Ceramic inserts improve press tools

Paul Boughton

Car panels today are mostly made by deep drawing in press tools. Recently, however, this method has begun to reach its limits due to wear caused by the use of high-strength steels.

The conventional steel grades used in many of the metal parts are now being replaced by high-strength steel because high-strength steel enables auto manufacturers to produce components that are thinner and lighter without losing any of their stability - and this weight saving delivers improvements in fuel consumption.

However, using high-strength steel complicates the forming process. Due to the heavy mechanical load, the press tool wears more quickly than with conventional sheet metals. This is a high price to pay, because the tools have to be manufactured with extreme precision - and at great expense.

A possible alternative is to replace the tooling steel with high-performance ceramics in areas that are subjected to particularly high forces. Ceramic materials are very much harder than steel and hardly wear at all. Working in co-operation with partners from research and industry, the Fraunhofer Institute for Production Technology (IPT) has demonstrated a way of producing such high-performance ceramic inserts for press tools.
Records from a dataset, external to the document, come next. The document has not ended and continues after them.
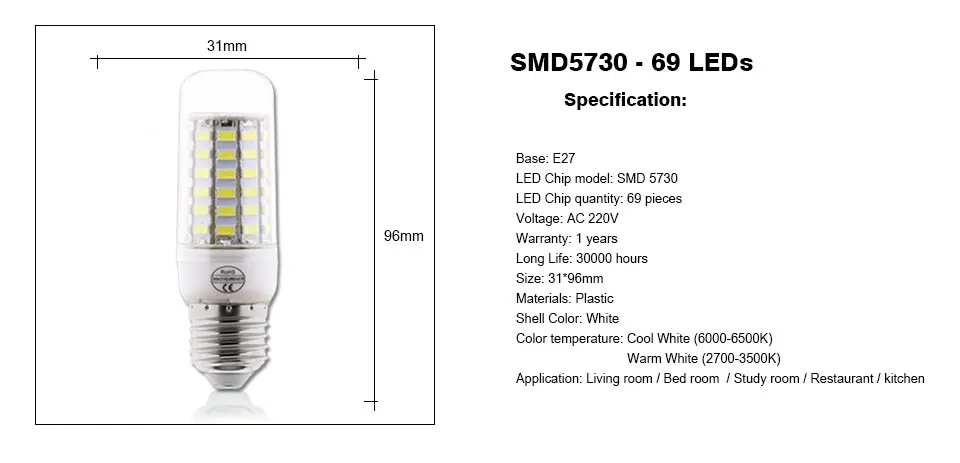 YNL лампада светодиодный светильник E27 220 В 24 36 48 56 69 72 96 Светодиодный s ампулы светодиодный кукурузная лампа SMD 5730 Bombillas светодиодный лампы домашняя люстра огни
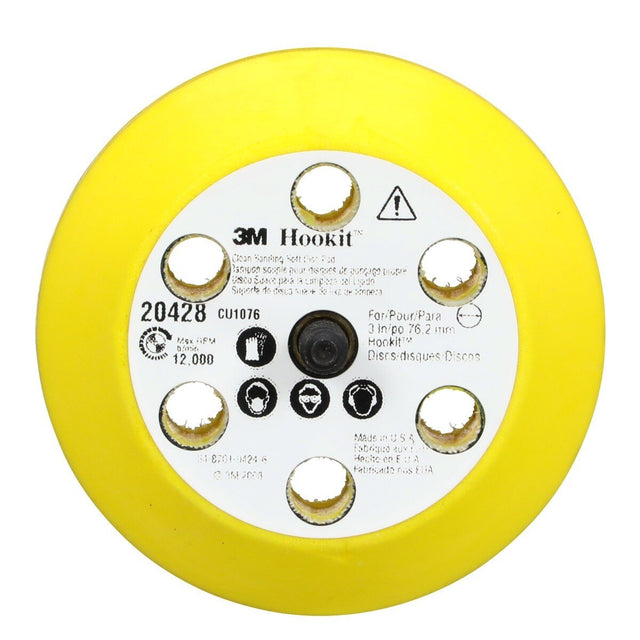 3M 20428 Xtract Hookit Backup Disc Pad, Low Profile Finishing, 6 Hole, Yellow, 3 in, 1/4-20 EXT (7010360095) (10 Pack)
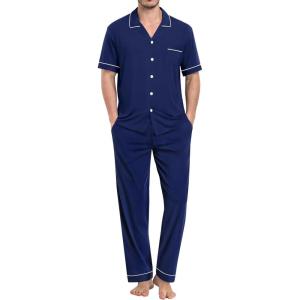 imageSWOMOG Mens Pajama Sets Short Sleeve Sleepwear Button Down Loungewear Soft Modal Lounge Pjs with Pockets SXXLLong Pantsnavy Blue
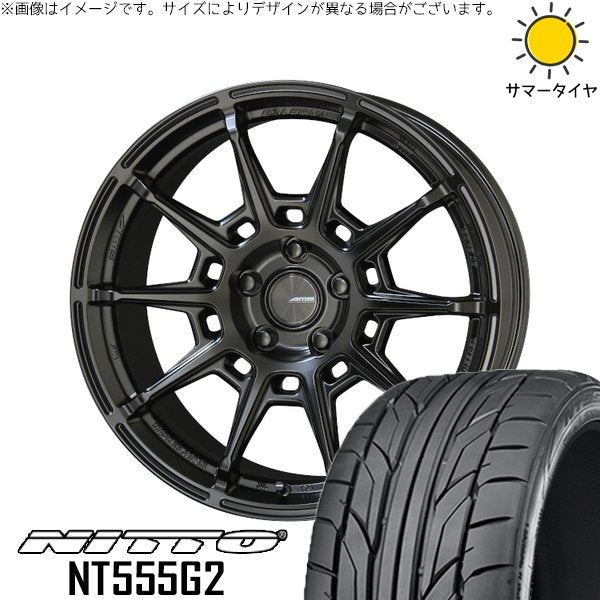 ニットー NT555G2 235/50R18 + ガレルナ レフィーノ マットブラック 18インチ 8.5J +45 5H114.3P サマー・ホイール4本セット。1枚目。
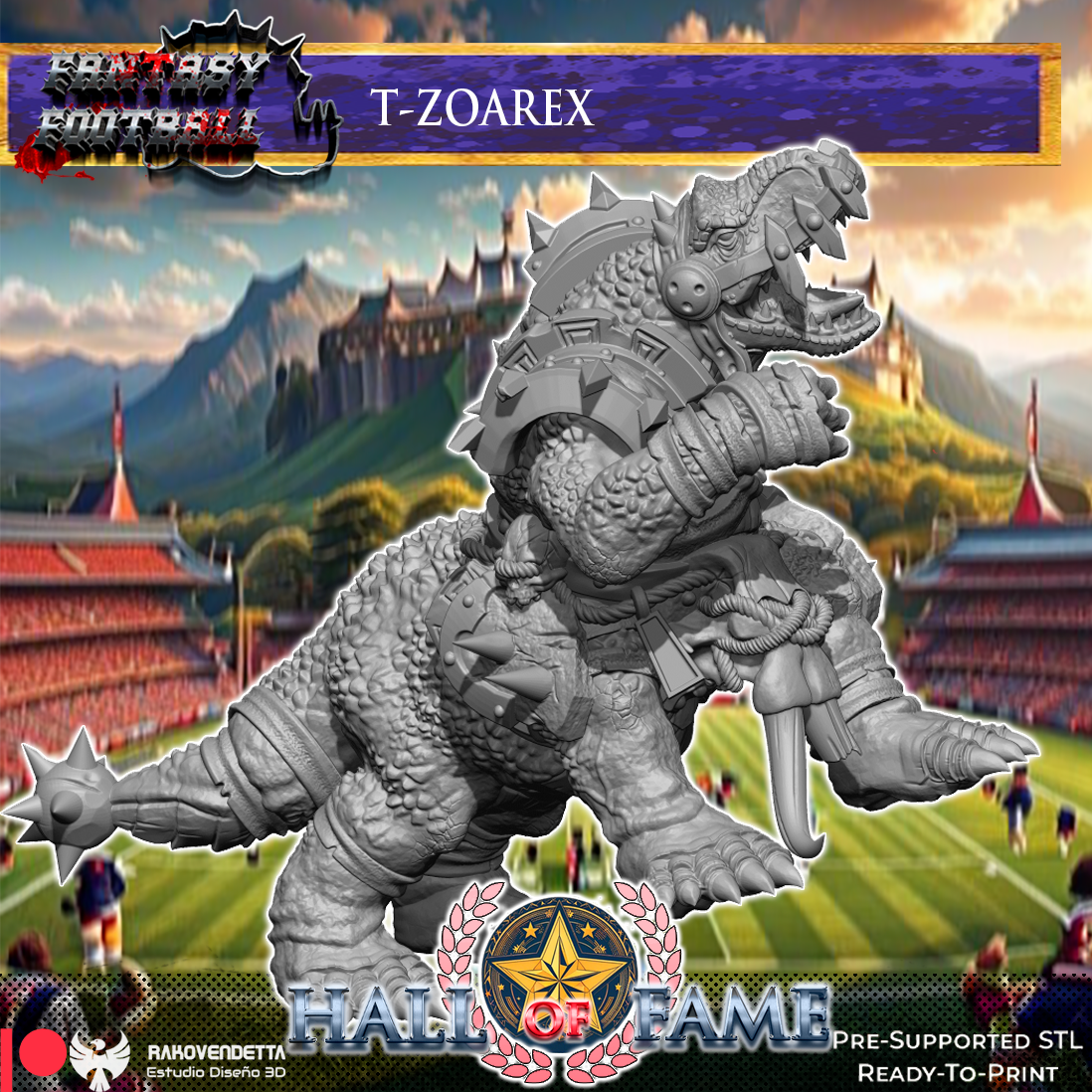 a large, detailed statue of a T-zoarex, a fantasy football player, in a stadium setting with mountains in the background.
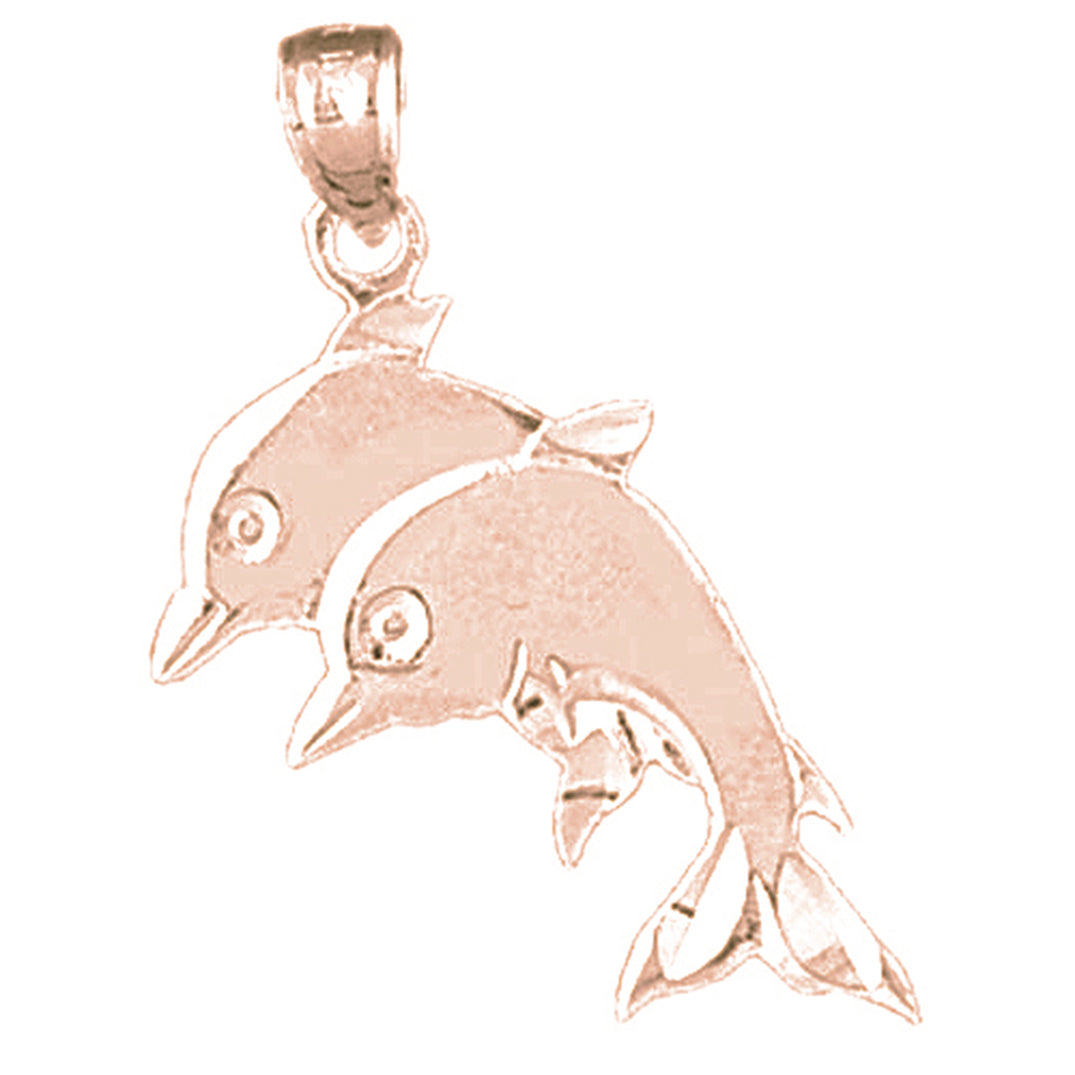 14K or 18K Gold Dolphin Pendant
The results of the Keraform project are now available. However, the advantage of the material, its extreme hardness, is also a drawback: high-performance ceramics are so hard that they can only be worked with diamond. “The complex shape of the inserts represents a special challenge,” says IPT project co-ordinator Andreas Weber. “This is where we need new process technologies.” The Fraunhofer crew has identified three conventional methods that are basically suitable for the job, and has optimised them for its own purposes. The best results were achieved with jig grinding, a method in which a small, very rapidly rotating grinding tool moves across the ceramic part to create the desired shape.

Using ceramic-reinforced forming tools is particularly beneficial when large numbers of parts are to be produced. The Fraunhofer team intends to apply the experience gained from this project to open up further fields of application for high-performance ceramics. Meanwhile, examples of extremely hard and precisely-shaped ceramic manufacturing tools were presented at Euroblech 2006.